Author: Thomas Scholtz (21681147@sun.ac.za)
This repository hosts files that implement components of an anomaly detection framework. The framework combines inputs from three sources to provide a final verdict on the perceived degree of anomaly contained in CCTV surveillance. The first approach is an implementation of previous work in anomaly detection. The second and third are novel anomaly detection heuristics.
Results of evaluation on unseen footage are presented in a web application
c3d contains files pertaining to the implementation of a 3D Convolutional Net. The network is used to extract C3D features (.fc6) from 200GB of CCTV footage which forms the UCF-Crime data set. The C3D module ultimately outputs a binary representation of a 4096D vector, per 16 frames of a video.
annMIL receives 4096D feature vectors which are representative of the data set and implements the training and testing procedures of an Artificial Neural Network wrapped in a Multiple Instance Learning framework which provides the costs to the ANN via an anomaly ranking model. Tensorflow + Keras was used to implement low-level custom functionality required for the unique combination of training schedule and provison of loss.

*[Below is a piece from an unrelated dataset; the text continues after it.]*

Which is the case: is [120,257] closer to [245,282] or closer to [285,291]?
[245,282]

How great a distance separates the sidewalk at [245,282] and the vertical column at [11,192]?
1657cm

heuristics contains the implementations of CRAFT (Consecutive frame construction with RAFT) and LKKM (Lukas-Kanade K-Means). These components translate optical flow methods into anomaly detection heuristics which perform computations on a per-frame basis for fine-grained anomaly detection.
demo contains code which performs score processing and combination such that a consensus score profile is formed. Thereafter, the score profiles are evaluated against test set annotations.
This work was supervised by Dr M. Ngxande (ngxandem@sun.ac.za).
Significant guidance has been drawn from the papers contained in docs/reseach_papers.
The following papers are particularly relevant to the implementation of the framework:
- Sultani, W., Chen, C. and Shah, M., 2018. Real-world anomaly detection in surveillance videos. In Proceedings of the IEEE conference on computer vision and pattern recognition (pp. 6479-6488).
- Tran, D., Bourdev, L., Fergus, R., Torresani, L. and Paluri, M., 2015. Learning spatiotemporal features with 3d convolutional networks. In Proceedings of the IEEE international conference on computer vision (pp. 4489-4497).
- Teed, Z. and Deng, J., 2020, August. Raft: Recurrent all-pairs field transforms for optical flow. In European conference on computer vision (pp. 402-419). Springer, Cham.